- Direction -
Write out the records word for word, starting at the line that contains "How far from" and continuing through the last line of the records.

- Supplied information -

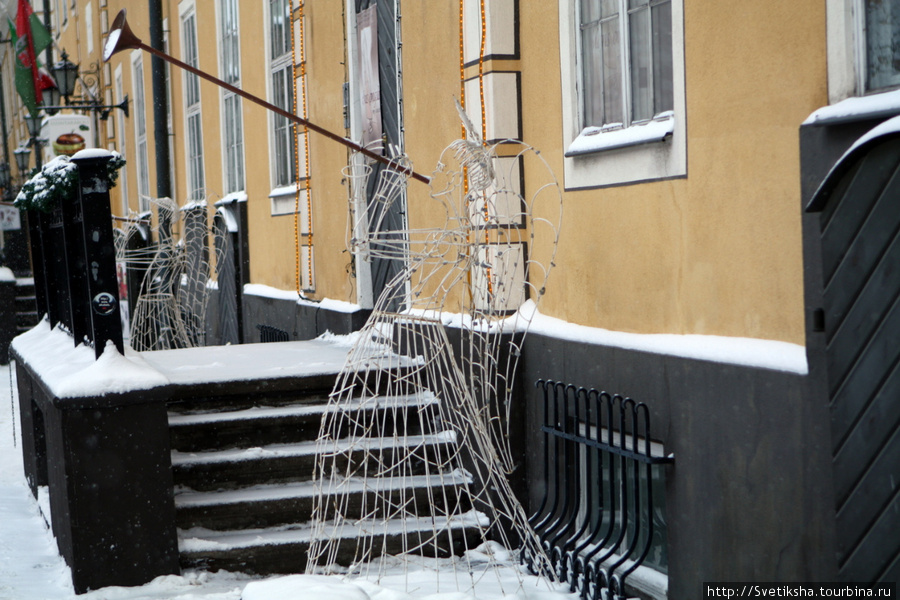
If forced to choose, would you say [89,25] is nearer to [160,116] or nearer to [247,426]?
[160,116]

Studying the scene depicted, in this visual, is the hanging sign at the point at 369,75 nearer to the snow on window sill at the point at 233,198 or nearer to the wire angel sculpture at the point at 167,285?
the wire angel sculpture at the point at 167,285

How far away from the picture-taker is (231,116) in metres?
11.7

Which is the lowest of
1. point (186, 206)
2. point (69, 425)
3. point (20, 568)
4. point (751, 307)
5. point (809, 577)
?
point (20, 568)

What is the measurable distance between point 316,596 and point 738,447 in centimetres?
154

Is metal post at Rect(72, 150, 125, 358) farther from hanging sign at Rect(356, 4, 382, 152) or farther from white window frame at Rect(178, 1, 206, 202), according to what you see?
white window frame at Rect(178, 1, 206, 202)

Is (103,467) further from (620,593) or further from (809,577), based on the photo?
(809,577)

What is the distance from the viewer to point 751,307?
368 cm

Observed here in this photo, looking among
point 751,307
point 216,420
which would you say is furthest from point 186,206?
point 751,307

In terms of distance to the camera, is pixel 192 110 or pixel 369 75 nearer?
pixel 369 75

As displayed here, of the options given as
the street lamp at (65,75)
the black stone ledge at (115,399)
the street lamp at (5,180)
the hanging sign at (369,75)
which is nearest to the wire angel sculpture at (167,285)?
the hanging sign at (369,75)

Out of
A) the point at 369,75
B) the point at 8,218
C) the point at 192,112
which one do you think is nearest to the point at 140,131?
the point at 8,218

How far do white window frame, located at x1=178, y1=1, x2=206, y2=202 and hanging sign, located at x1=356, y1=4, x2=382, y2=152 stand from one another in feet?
18.1

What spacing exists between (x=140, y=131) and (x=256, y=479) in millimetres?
12762

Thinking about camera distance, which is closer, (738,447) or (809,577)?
(809,577)
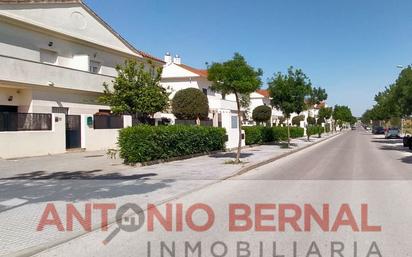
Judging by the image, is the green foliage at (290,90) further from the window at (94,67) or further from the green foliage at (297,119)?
the green foliage at (297,119)

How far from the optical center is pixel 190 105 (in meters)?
31.7

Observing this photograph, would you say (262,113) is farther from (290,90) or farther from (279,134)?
(290,90)

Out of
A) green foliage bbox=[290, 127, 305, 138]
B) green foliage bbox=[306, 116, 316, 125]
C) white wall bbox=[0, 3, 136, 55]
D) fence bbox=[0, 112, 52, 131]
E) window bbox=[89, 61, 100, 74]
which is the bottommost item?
green foliage bbox=[290, 127, 305, 138]

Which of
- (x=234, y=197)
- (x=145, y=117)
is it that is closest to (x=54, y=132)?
(x=145, y=117)

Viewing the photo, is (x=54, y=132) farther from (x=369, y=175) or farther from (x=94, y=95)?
(x=369, y=175)

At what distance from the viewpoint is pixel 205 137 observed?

- Answer -
How far from the optical center is pixel 190 105 (in meters)?
31.7

Observing this photograph, would you say (262,113) is farther from (290,90) or farther from (279,134)?
(290,90)

Out of
A) green foliage bbox=[290, 127, 305, 138]
B) green foliage bbox=[306, 116, 316, 125]
C) white wall bbox=[0, 3, 136, 55]
D) fence bbox=[0, 112, 52, 131]
E) window bbox=[89, 61, 100, 74]
which is the bottommost item?
green foliage bbox=[290, 127, 305, 138]

Which of
- (x=234, y=197)
- (x=145, y=117)
is it that is closest to (x=54, y=132)?
(x=145, y=117)

Viewing the photo, is (x=54, y=132) farther from (x=369, y=175) or farther from (x=94, y=95)?
(x=369, y=175)

At what distance from the viewpoint is pixel 205 137 observed?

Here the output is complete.